Democracy, in its decision-making process, does not seek the good, but numbers. Or rather, being unable to define the good, it surrenders its discovery to numbers, so that the good in democracy becomes what pleases the greatest number. This fundamental relativism is the basis of democracy. It fits into a belief system where the very notions of truth and goodness are inconsistent. [129]

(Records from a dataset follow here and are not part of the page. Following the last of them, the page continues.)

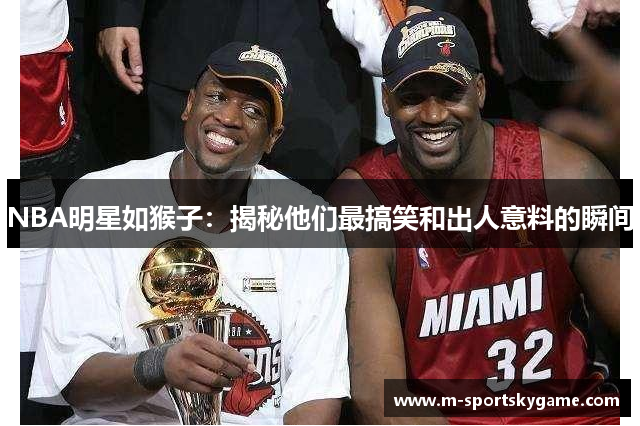 NBA明星如猴子：揭秘他们最搞笑和出人意料的瞬间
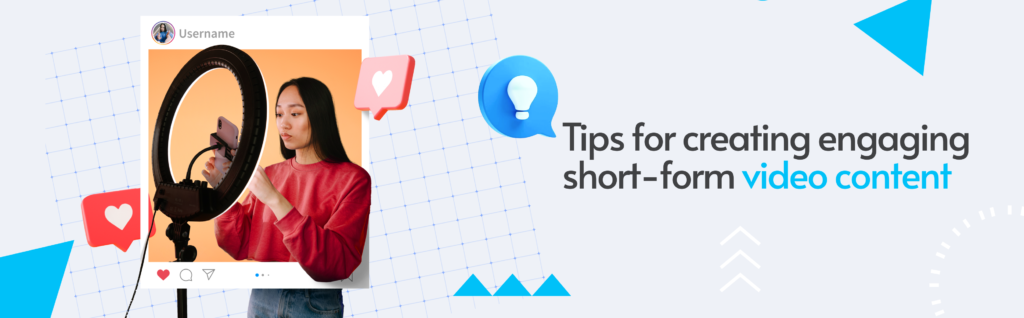 Tips for creating engaging short-form video content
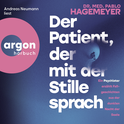 Hörbuchcover von Der Patient, der mit der Stille sprach: Ein Psychiater erzählt Fallgeschichten aus der dunklen Nacht der Seele von Dr. med. Pablo Hagemeyer, wird gesprochen von Andreas Neumann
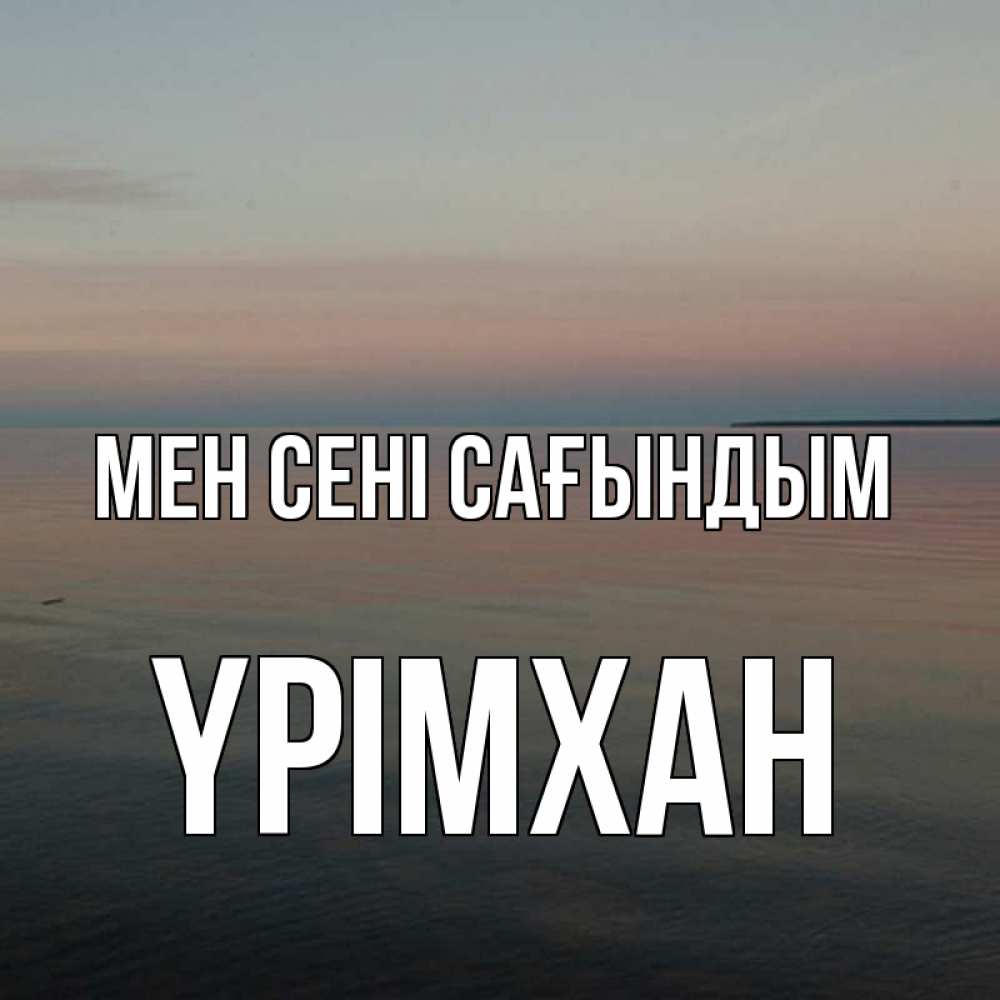 Күн сайын ашық хат с именем, Үрімхан Мен сені сағындым пусто Онлайн тегін жүктеп алу тілектері бар керемет карта 
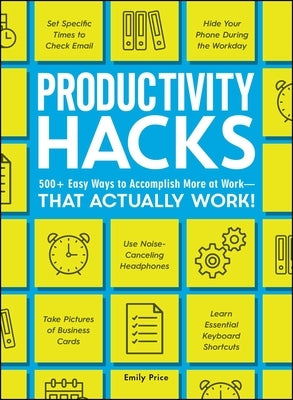 Productivity Hacks: 500+ Easy Ways to Accomplish More at Work--That Actually Work! by Price, Emily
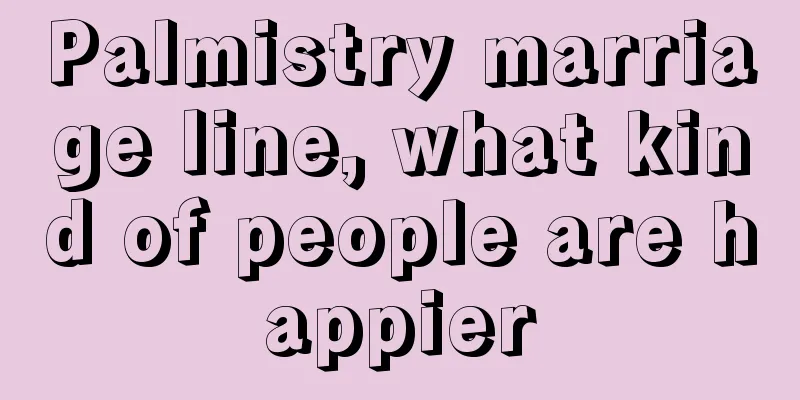 Palmistry marriage line, what kind of people are happier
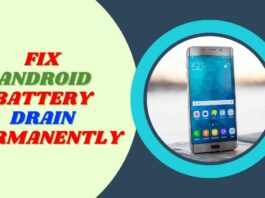 Fix Android Battery Drain Permanently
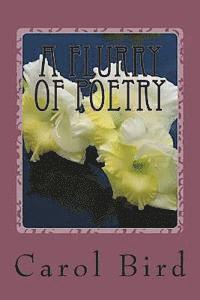 A Flurry of Poetry: Passions 1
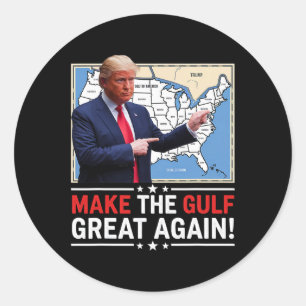 Trump America's Gulf Mexico President Trump Gulf A Classic Round Sticker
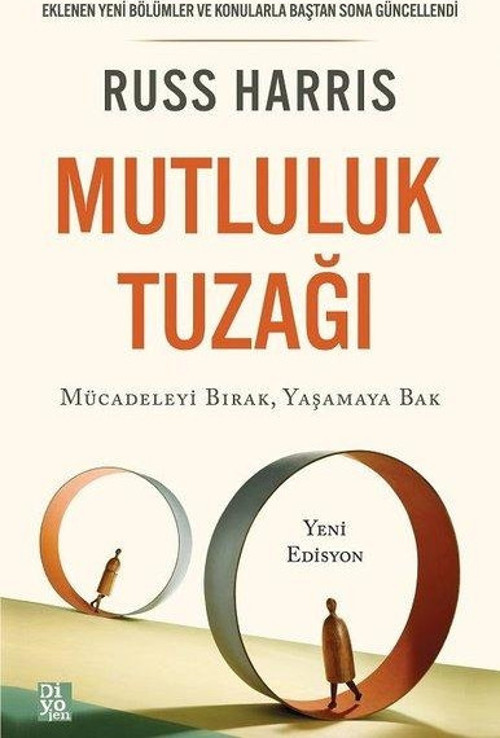Mutluluk Tuzağı - Mücadeleyi Bırak Yaşamaya Bak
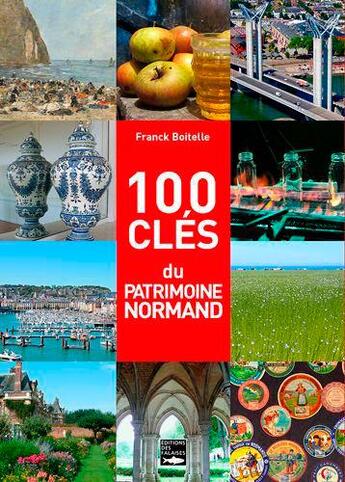 Couverture du livre « 100 clés du patrimoine normand (édition 2020) » de Franck Boitelle aux éditions Des Falaises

Most political measures, when they are passed through the legislature or by referendum, are initially conceived and pushed through not in response to a groundswell of popular support, but are achieved by a determined and persistent minority. Insightful social theorists have always understood this defect and to Buffin de Chosal's credit, he makes it a part of his refutation of Democracy. "As long as democracy has existed," the author maintains, "every means has been devised so that the ‘self-ruling' people have in practice almost nothing to say." In fact, democracy in practice is almost the opposite of what its proponents claim it should be: "In democracy, reality is contrary to what the principles proclaim: one can say that the majority almost never wins. Democracy is not the system of the majority, but that of the most powerful minority, and it has this power not simply due to its numbers, but also and above all due to its organization." [p. 31]

Like the rest of the Western world, Ireland has succumbed to the mirage of the democratic ideal and, with it, has adopted almost every Leftist cause célébre that has appeared on the horizon. If Ireland is ever to become a Catholic land again, it must not only expunge the Novus Ordo from its midst, but it must do away with the destructive form of government that it has adopted or else continue on the path to perdition.

*See Hans Hermann Hoppe, Democracy: The God That Failed (New Brunswick, NJ.: Transaction Publishers, 2007); Erik von Kuehnelt, Liberty or Equality (Front Royal, VA.: Chrstendom Press, 1993). Both books Buffin de Chosal cites.

**Christophe Buffin de Chosal, The End of Democracy, trans. Ryan P. Plummer (U.S.A.: Tumblar House, 2017).